EXERCISE PASSAGE:
We could have chilli once a week, and Jim would be fine with this.
I’m going out on a limb, and saying, that pretty well any guy would be fine with it. For that matter, so would most of us girls. Chilli is comfort food. It is fun, casual, and meant to be enjoyed with friends and family. There’s something so reassuring about a pot of chilli simmering away on the stove. It conjures up images of flannel shirts, tailgating, fireplaces, cornbread, chunky crockery bowls or mugs. It can be blizzard-ing outside, but if you have your hands wrapped around a bowl of chilli, all is good.
There are as many versions of chilli, as there are cows in Texas. Some swear by adding beans. Texans refuse to add the bean. Some recipes are made with ground meat, others use cut up chuck or other stewy cut of beef. You can have veggie chilli, white chilli, even soupy chilli.
This recipe is from Sunday Suppers by Karen Mordechai. We’re using this book all of November. And November is almost finished. I still have so many recipes to try!! Aaaggh! But this one just made me smile. There are recipes for every season and occasion. Naturally I was focussing on the dishes for the cooler months. Funny enough, it really hasn’t been that cold here in Toronto yet. So it almost felt funny to cook this up when I did. It’s not like the day cried out for chilli. But we were happy that I made the choice!

ACTIVITY LIST:
- a) Translate this sentence from the chilli post into French: "There’s something so reassuring about a pot of chilli simmering away on the stove."
- b) Extend the chilli post by writing a few more sentences in the same chatty voice, picking up right after its last line.

DATA EXTRACT:
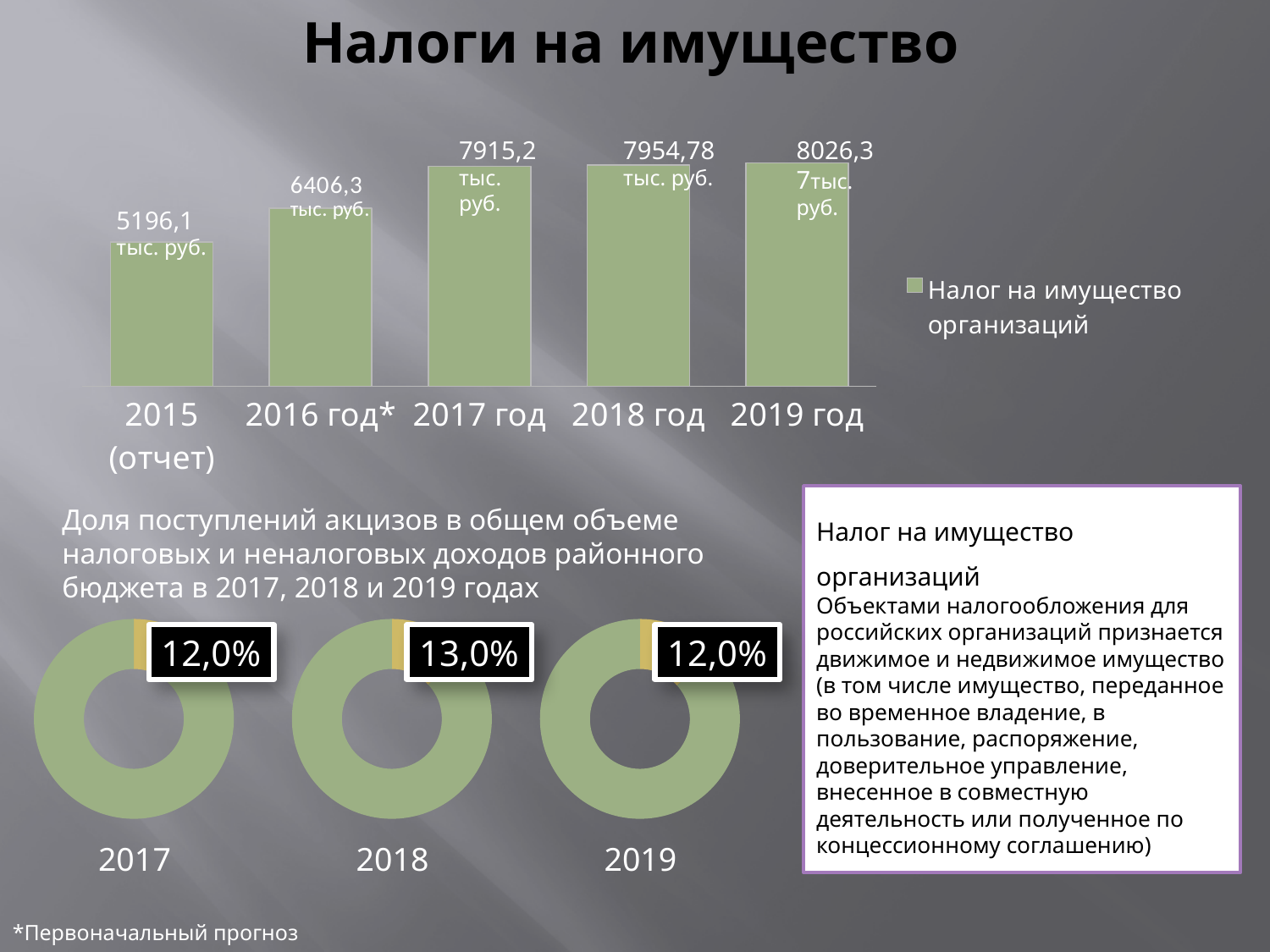
On the bar chart, what is the value for 2015 (отчет)? 5196,1 тыс. руб. On the bar chart, how many bars are shown? 5 On the bar chart, do the values rise or fall from 2015 to 2019? Rise On the bar chart, what is the value for 2018 год? 7954,78 тыс. руб. Comparing the donut charts, is the share for 2018 larger or smaller than the share for 2019? Larger On the bar chart, which year has the lowest value? 2015 (отчет) On the bar chart, how many series does the legend list? 1 What type of chart is the top chart on the slide? Bar chart On the bar chart, what is the value for 2017 год? 7915,2 тыс. руб. On the bar chart, what is the value for 2016 год*? 6406,3 тыс. руб. On the donut chart for 2018, what share is shown? 13,0% On the bar chart, what is the difference between the values for 2016 год* and 2015 (отчет)? 1210,2 тыс. руб.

ANSWER SET:
- a) Il y a quelque chose de si réconfortant dans une marmite de chili qui mijote sur le feu.

- b)
It came together easily, and simmered away on the stove, sending a lovely aroma wafting from the kitchen into the living room. I decided to bake up the cornbread recipe that is also in the book. Don’t you just love cornbread!? It’s one of my weaknesses. I love it fluffy and slightly crumbly (but not too dry) sweet, with a kick of heat lingering on the tongue. This bread came together and baked up just fine. The flavours weren’t as pronounced as I would like, and even Jim said that my old recipe is better. So there you are, no matter the book, there are bound to be some recipes that won’t set off fireworks. Not that this cornbread was bad- just not what we’re accustomed to. I was flattered to hear that Jim likes my original recipe better! So I’ll have to share it one day 🙂
But the chilli is a true keeper. In fact, depending on how much you make, it easily freezes for a second meal. I decided to forgo the bean addition this time around. I add beans to chilli regularly, so it’s not that I have an issue with them. I just figured, that if it’s called Texas style, then I would honour the name and omit the beans like all true Texans do! It turned into a most tender, flavourful and punchy beef stew. The flavour base is made from a dried guajillo chili pepper, and chipotles in adobo sauce. They soak together in water and then get whizzed up to create a wonderful, smokey, intense sauce. This was just amazing- my favourite part of the recipe. And probably one that I will adopt to all my chilli recipes going forward. A large can of roasted tomatoes was added, and instead of the full amount of tomato sauce called for, I replaced half with beef stock- I love how the stock brings the meat back to the focus.
Enjoy this pot of chilli, get some crusty bread for dipping (or some cornbread- the kind that you like!) and get comfy in front of the tv for a good movie. This will keep you warm. Like a sherpa blanket, but without the fuzz in you mouth.
CHILLI, TEXAS STYLE
- 3 dried ancho , or guajillo chilis, seeds removed
- 2 tbsp chipotles in adobo sauce (about 1/3 of a 7 oz can) chopped, don't get rid of any of the sauce, use it!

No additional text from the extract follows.